***** MATERIAL SHOWN
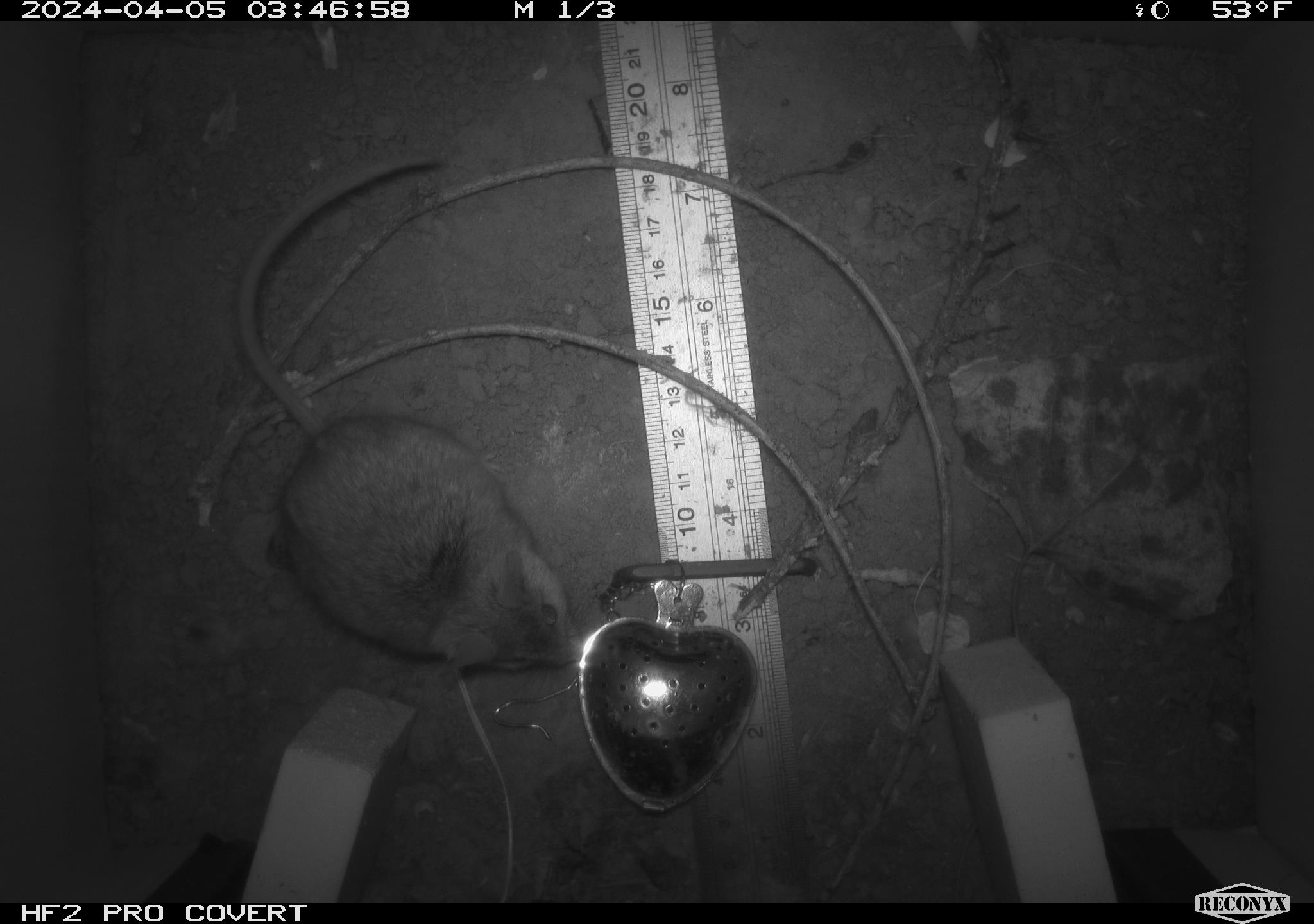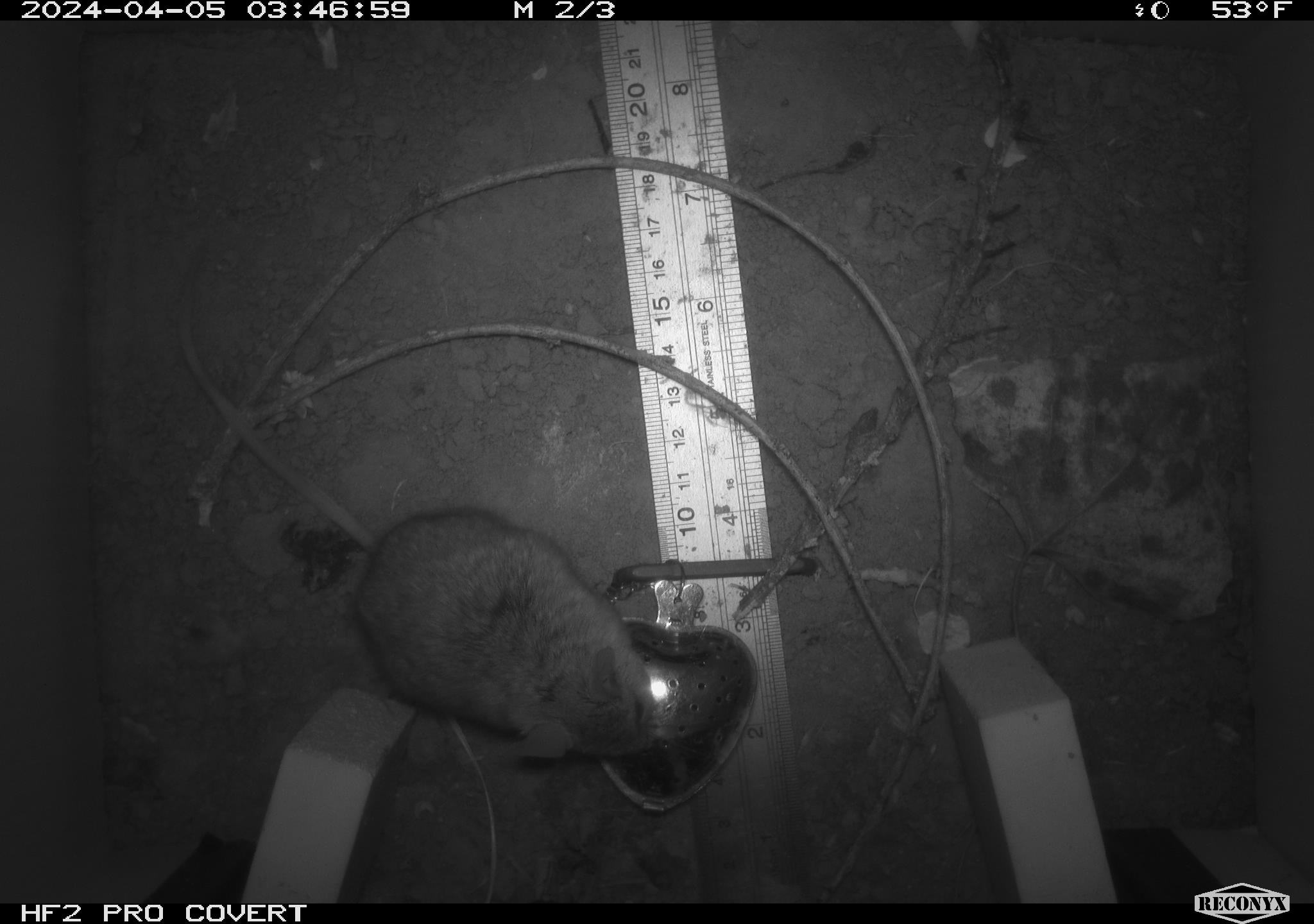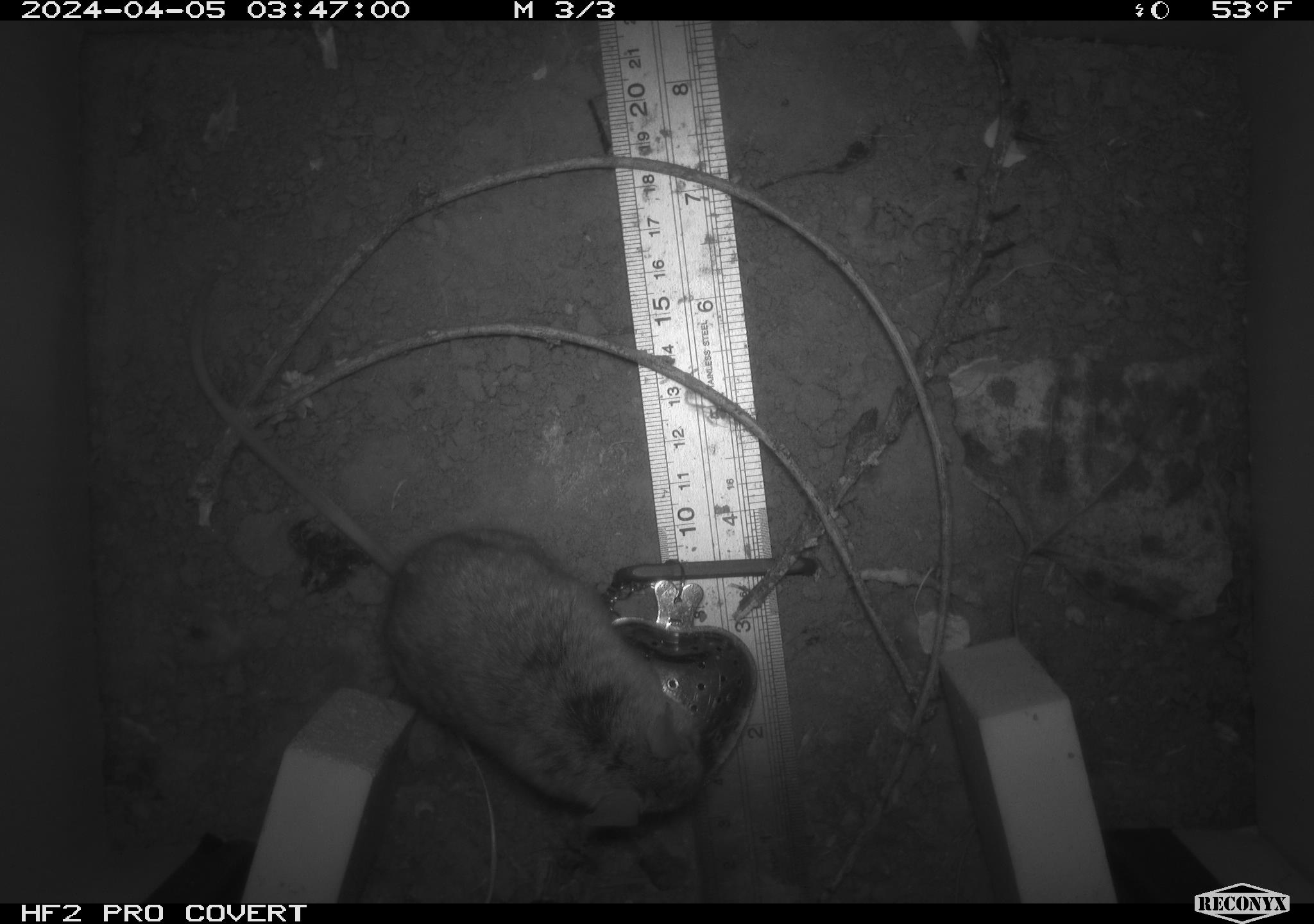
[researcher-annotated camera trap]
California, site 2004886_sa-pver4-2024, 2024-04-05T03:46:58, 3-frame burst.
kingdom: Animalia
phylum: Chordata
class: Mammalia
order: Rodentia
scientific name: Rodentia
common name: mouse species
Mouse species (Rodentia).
**********
***** MATERIAL SHOWN
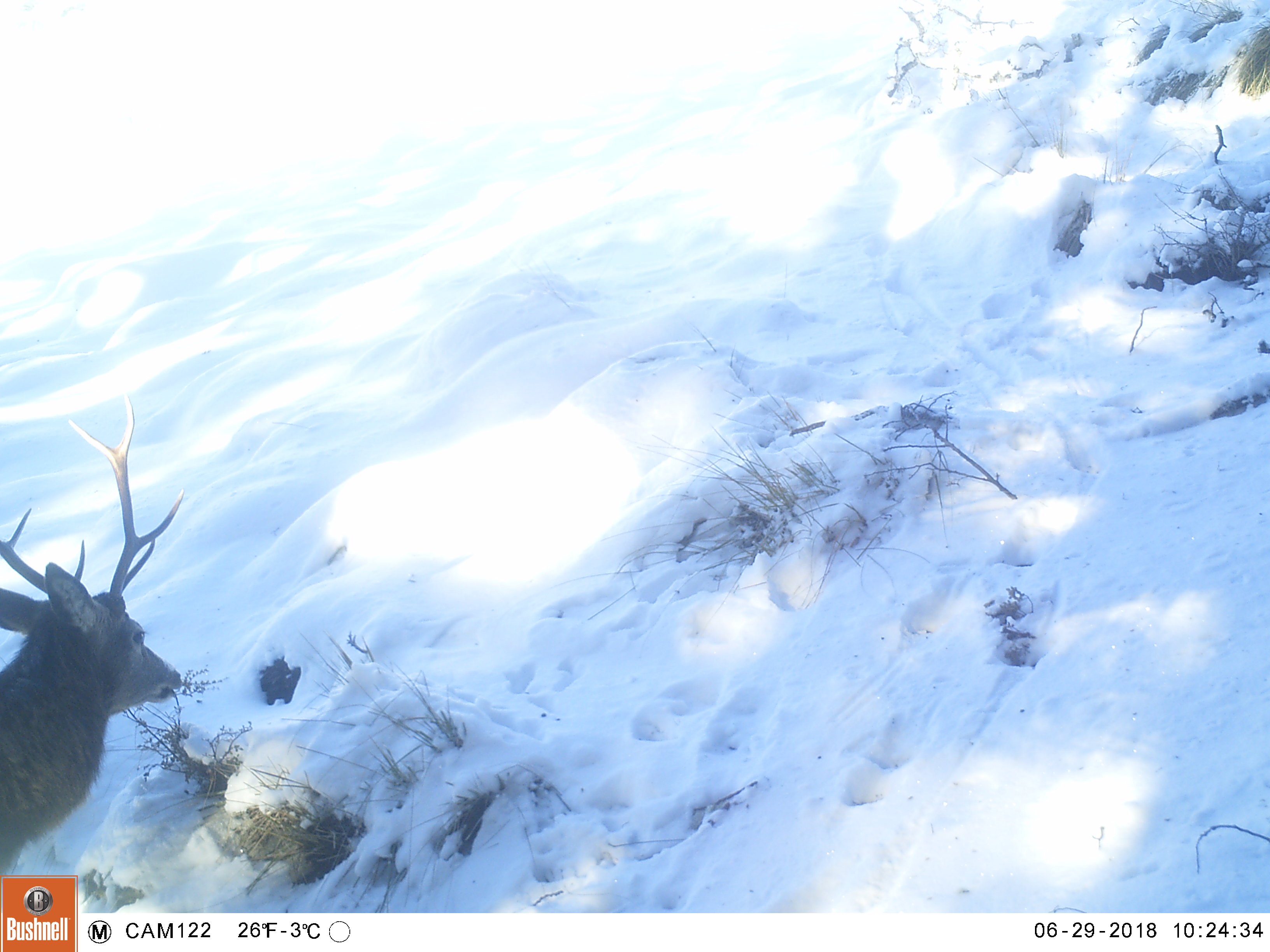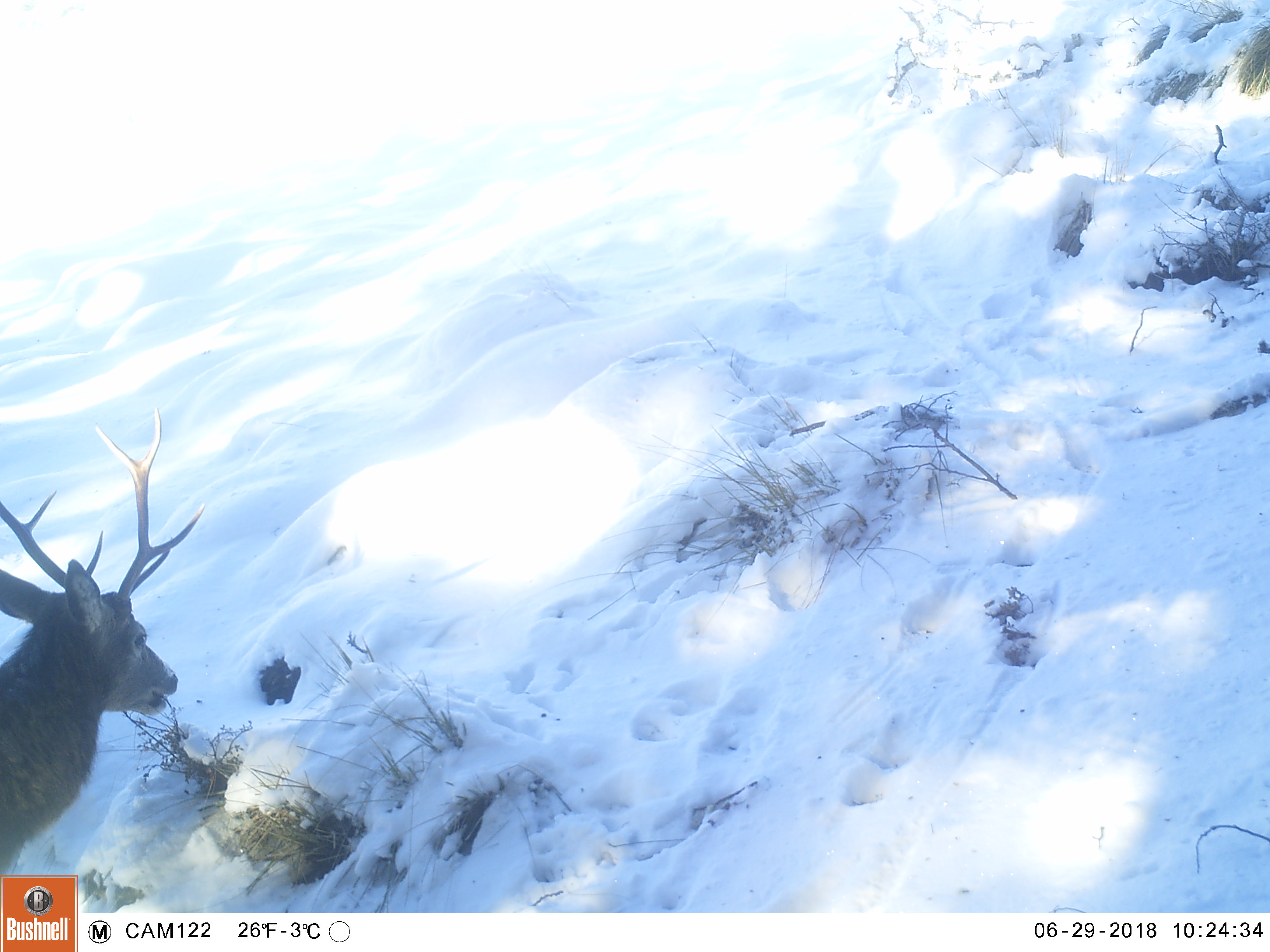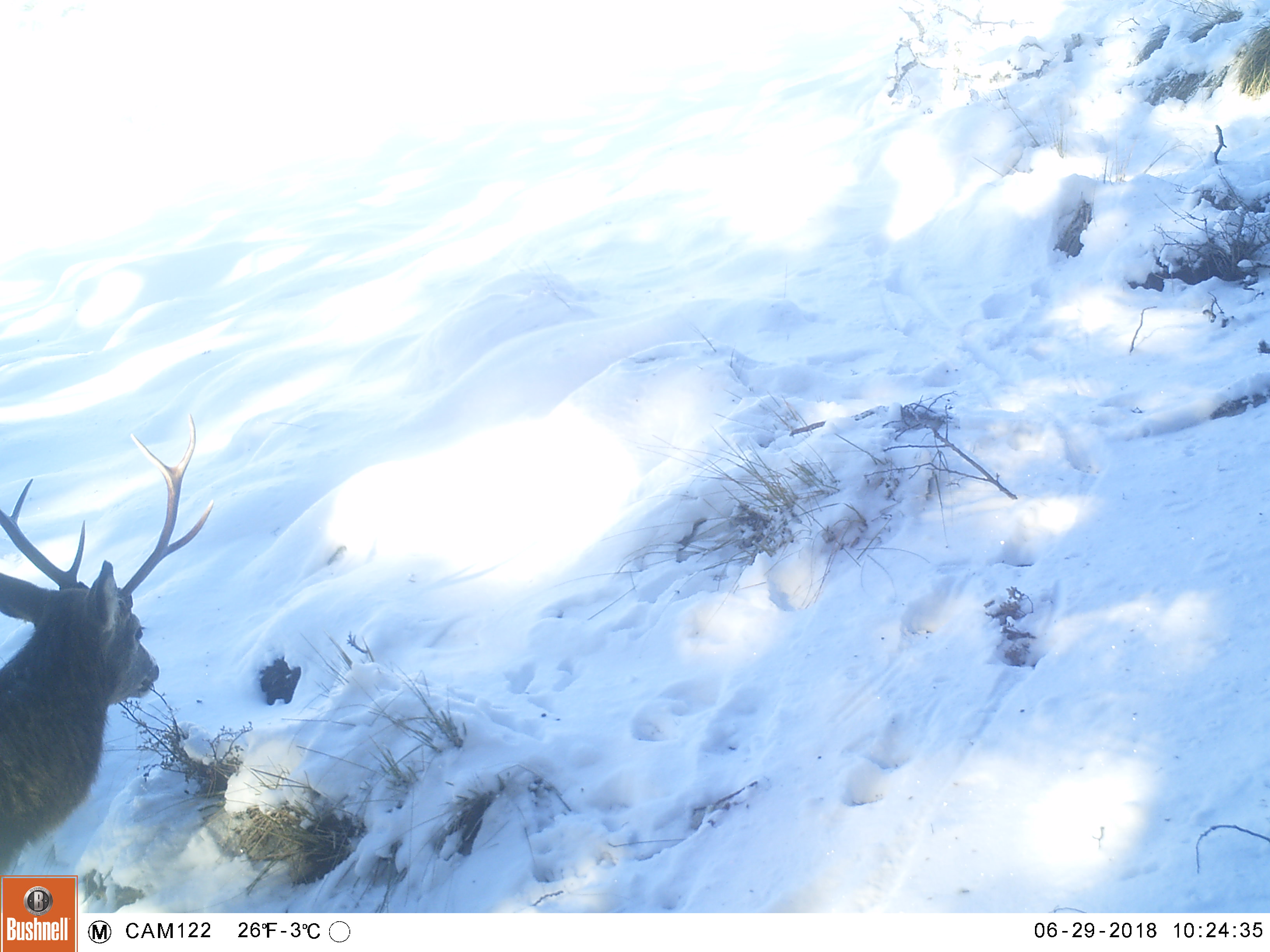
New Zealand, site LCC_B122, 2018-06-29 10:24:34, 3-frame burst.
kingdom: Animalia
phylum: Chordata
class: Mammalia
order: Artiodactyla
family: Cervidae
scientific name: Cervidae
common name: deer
**********
*WORK INSTRUCTION*
Look above for the line holding "New Zealand, site", then set down exactly that line and every line after it up to and including the line holding "common name: deer", with nothing else.

*EXERCISE OUTPUT*
New Zealand, site LCC_B122, 2018-06-29 10:24:34, 3-frame burst.
kingdom: Animalia
phylum: Chordata
class: Mammalia
order: Artiodactyla
family: Cervidae
scientific name: Cervidae
common name: deer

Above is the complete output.